The Solution: One Consistent API

WRDSMerger.jl provides a simple pattern for converting any identifier to any other:

TargetID(SourceID(value), date)

For example:

using WRDSMerger, Dates

GVKey(Permno(47896), Date(2020))        # CRSP stock -> Compustat firm
NCusip(CIK(19617), Date(2020))          # SEC firm -> historical CUSIP
CIK(Permno(47896), Date(2020))          # CRSP stock -> SEC firm (indirect!)
CIK(NCusip("46625H21"), Date(2020))     # historical CUSIP -> SEC firm (also indirect)

The last two examples are notable: there is no WRDS table that directly maps CIK to Permno or CIK to NCusip. The package automatically finds the shortest path through intermediate identifiers (Permno → GVKey → CIK, in this case) and chains the conversions. You don’t need to know or care which tables are involved.

This works naturally with broadcasting and packages like DataFramesMeta.jl:

# Convert a column of Permnos to GVKeys
@rtransform(df, :gvkey = GVKey(Permno(:permno), :date))

# Or with plain broadcasting
GVKey.(Permno.([47896, 44206, 46703]), Date(2020))

Smart Linking

The package leverages Julia’s type system to handle some tricky edge cases automatically:

  • Parent-firm fallback: Identifiers are categorized as either firm identifiers (e.g., GVKey, Permco) or security identifiers (e.g., Permno, NCusip). When converting a security identifier to a firm identifier, if the exact security isn’t found, the package will try through the parent firm. For example, if an 8-character CUSIP isn’t in the link tables, but the corresponding 6-character firm CUSIP is, the conversion to a firm identifier still succeeds. This is especially useful when CUSIP data quality is imperfect.

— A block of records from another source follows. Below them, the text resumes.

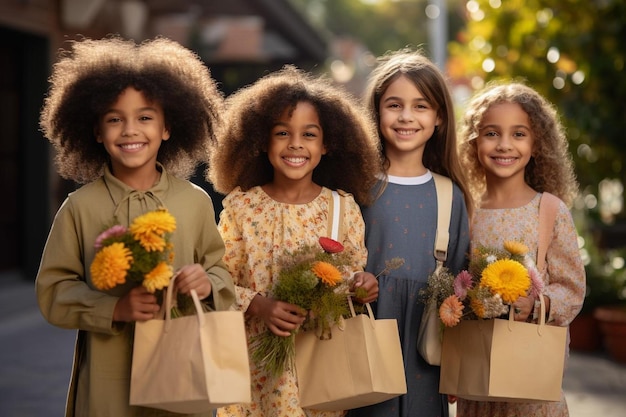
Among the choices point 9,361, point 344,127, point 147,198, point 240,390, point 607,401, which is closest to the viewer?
point 240,390

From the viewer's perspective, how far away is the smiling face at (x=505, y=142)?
13.0 feet

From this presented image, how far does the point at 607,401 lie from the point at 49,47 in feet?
23.9

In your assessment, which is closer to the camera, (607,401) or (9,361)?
(607,401)

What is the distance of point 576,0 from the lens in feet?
24.1

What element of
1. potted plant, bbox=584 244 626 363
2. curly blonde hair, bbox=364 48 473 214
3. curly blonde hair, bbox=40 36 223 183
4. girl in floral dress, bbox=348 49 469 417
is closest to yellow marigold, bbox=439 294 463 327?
girl in floral dress, bbox=348 49 469 417

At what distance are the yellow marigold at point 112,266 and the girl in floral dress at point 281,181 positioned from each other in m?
0.78

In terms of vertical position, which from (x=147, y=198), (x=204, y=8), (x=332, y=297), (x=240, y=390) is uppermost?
(x=204, y=8)

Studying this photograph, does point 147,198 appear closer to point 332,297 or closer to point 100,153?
point 100,153

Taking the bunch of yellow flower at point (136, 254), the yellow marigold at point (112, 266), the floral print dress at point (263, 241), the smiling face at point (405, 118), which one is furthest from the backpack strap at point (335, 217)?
the yellow marigold at point (112, 266)

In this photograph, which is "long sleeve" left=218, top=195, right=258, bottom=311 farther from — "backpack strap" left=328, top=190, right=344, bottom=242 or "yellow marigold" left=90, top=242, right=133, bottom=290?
"yellow marigold" left=90, top=242, right=133, bottom=290

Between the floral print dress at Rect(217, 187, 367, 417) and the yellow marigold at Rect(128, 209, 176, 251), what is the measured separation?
76 cm

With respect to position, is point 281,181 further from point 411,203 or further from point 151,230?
point 151,230

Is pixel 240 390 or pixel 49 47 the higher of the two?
pixel 49 47

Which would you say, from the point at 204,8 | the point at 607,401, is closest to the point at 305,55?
the point at 204,8
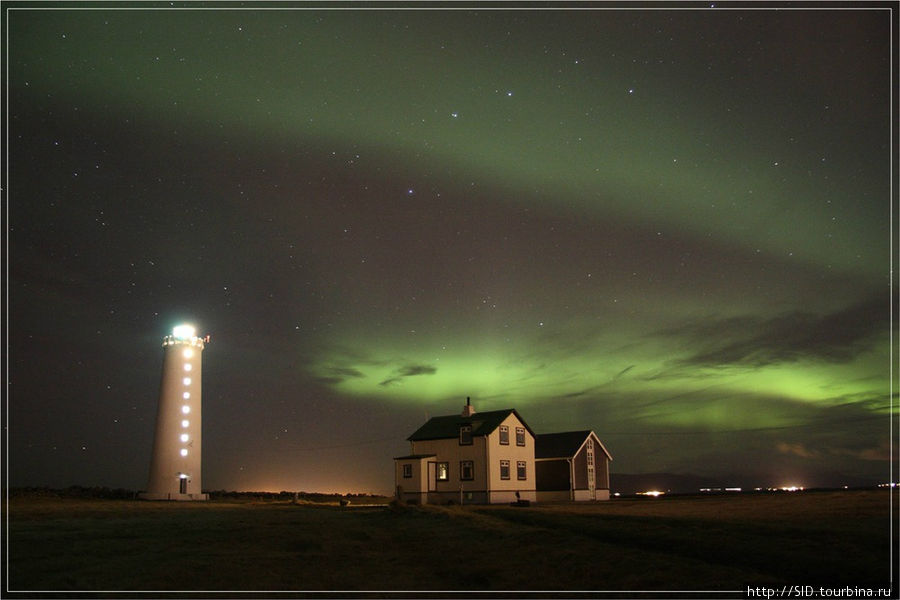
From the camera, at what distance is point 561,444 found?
206ft

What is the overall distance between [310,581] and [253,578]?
58.4 inches

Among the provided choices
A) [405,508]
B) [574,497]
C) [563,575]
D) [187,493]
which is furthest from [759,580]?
[187,493]

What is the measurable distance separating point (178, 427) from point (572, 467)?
1310 inches

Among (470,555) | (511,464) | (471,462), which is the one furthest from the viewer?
(511,464)

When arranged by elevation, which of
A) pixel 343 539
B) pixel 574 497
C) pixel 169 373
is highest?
pixel 169 373

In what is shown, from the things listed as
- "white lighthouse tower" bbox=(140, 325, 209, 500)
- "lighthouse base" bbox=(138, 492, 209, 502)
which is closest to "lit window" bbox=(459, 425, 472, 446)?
"white lighthouse tower" bbox=(140, 325, 209, 500)

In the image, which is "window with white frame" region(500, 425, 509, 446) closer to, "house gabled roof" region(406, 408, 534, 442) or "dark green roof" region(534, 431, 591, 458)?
"house gabled roof" region(406, 408, 534, 442)

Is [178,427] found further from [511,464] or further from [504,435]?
[511,464]

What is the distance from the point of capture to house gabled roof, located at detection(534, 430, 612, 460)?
61.3m

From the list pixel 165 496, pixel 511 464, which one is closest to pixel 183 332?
pixel 165 496

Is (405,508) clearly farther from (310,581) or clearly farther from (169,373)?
(169,373)

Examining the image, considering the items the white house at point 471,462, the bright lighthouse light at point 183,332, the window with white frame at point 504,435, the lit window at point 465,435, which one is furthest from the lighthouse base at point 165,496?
the window with white frame at point 504,435

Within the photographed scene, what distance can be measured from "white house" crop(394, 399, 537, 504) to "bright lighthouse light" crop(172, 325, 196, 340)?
72.3ft

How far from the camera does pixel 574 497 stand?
59406 mm
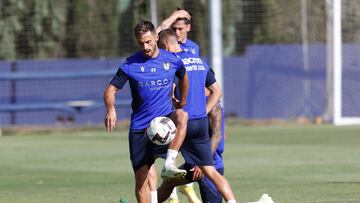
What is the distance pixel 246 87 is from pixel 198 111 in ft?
81.3

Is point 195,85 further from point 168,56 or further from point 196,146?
point 196,146

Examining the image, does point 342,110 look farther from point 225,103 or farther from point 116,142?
point 116,142

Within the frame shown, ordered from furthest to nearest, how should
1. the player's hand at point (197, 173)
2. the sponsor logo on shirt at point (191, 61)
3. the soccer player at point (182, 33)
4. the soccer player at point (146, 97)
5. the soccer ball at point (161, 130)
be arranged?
1. the soccer player at point (182, 33)
2. the sponsor logo on shirt at point (191, 61)
3. the player's hand at point (197, 173)
4. the soccer player at point (146, 97)
5. the soccer ball at point (161, 130)

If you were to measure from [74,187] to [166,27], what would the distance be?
392cm

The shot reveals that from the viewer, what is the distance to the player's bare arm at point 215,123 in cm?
1205

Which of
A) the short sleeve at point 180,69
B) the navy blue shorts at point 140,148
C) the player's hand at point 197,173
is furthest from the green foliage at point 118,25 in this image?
the navy blue shorts at point 140,148

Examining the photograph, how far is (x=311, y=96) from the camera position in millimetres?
34094

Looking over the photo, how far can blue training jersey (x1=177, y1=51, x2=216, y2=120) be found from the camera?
1155 centimetres

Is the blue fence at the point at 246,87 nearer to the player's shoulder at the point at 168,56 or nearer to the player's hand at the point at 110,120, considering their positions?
the player's shoulder at the point at 168,56

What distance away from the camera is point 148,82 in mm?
11125

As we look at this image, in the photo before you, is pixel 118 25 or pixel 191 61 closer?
pixel 191 61

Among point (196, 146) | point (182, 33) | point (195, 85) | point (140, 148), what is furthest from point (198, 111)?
point (182, 33)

  • Inexact date matching: If an identifier mapping has only one possible target but the date falls outside the recorded validity range, the package returns the match anyway (since it’s unambiguous). This can be disabled with allow_inexact_date=false.

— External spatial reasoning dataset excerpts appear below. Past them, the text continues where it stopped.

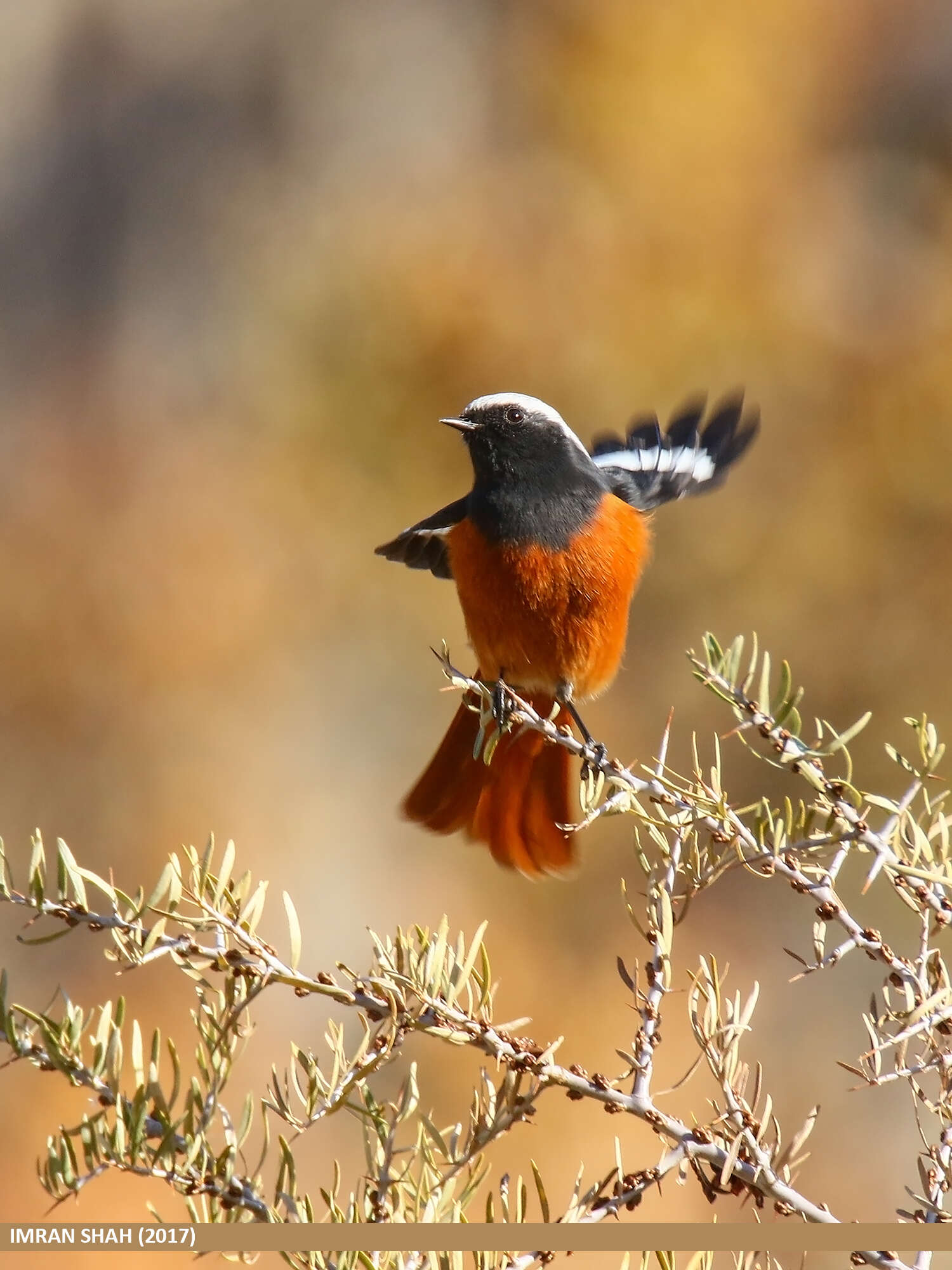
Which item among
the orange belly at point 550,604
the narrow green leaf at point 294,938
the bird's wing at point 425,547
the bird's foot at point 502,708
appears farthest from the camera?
the bird's wing at point 425,547

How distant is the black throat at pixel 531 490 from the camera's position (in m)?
2.78

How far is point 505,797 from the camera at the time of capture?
2.86 meters

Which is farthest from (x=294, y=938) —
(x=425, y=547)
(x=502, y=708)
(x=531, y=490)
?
(x=425, y=547)

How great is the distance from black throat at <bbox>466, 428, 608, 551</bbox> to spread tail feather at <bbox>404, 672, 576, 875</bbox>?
0.45 metres

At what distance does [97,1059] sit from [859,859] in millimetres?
3533

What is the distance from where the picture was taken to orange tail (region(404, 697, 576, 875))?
2773 millimetres

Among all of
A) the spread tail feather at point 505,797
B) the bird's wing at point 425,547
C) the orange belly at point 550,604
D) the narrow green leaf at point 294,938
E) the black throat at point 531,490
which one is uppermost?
the bird's wing at point 425,547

  • Path optimization: When multiple equally short paths exist between two identifiers, the package prefers routes through Permno, since it’s the best-connected hub in the WRDS identifier network.

Beyond Linking

The package also provides convenience functions for downloading data from CRSP and Compustat, Fama-French factors, database exploration tools (list_libraries, list_tables, describe_table), and a range_join function for inequality-based joins on date ranges. See the documentation for details.

What’s New in v0.7

  • CRSP V2 support: New generate_crsp_links_v2 function for the updated CRSP V2 tables
  • Parameterized CUSIP types: Cusip{:historical} and Cusip{:current} (with aliases NCusip and HdrCusip) replace the old unparameterized Cusip, making the historical vs. current distinction explicit
  • Faster loading: Added precompilation workloads for significant startup performance improvements (~50s to <20s in one project)
  • Documentation improvements: New pages on identifier types, default behavior, and DuckDB workflows

Getting Started

]add WRDSMerger

Note: This package requires a WRDS subscription to access data (most academic institutions provide one). It also supports working with locally saved data via DuckDB.

Disclaimer: This package has no affiliation with WRDS or Wharton. While it is tested, linking financial identifiers is inherently messy and results should be verified, especially for research that depends on accurate matches.

2 Likes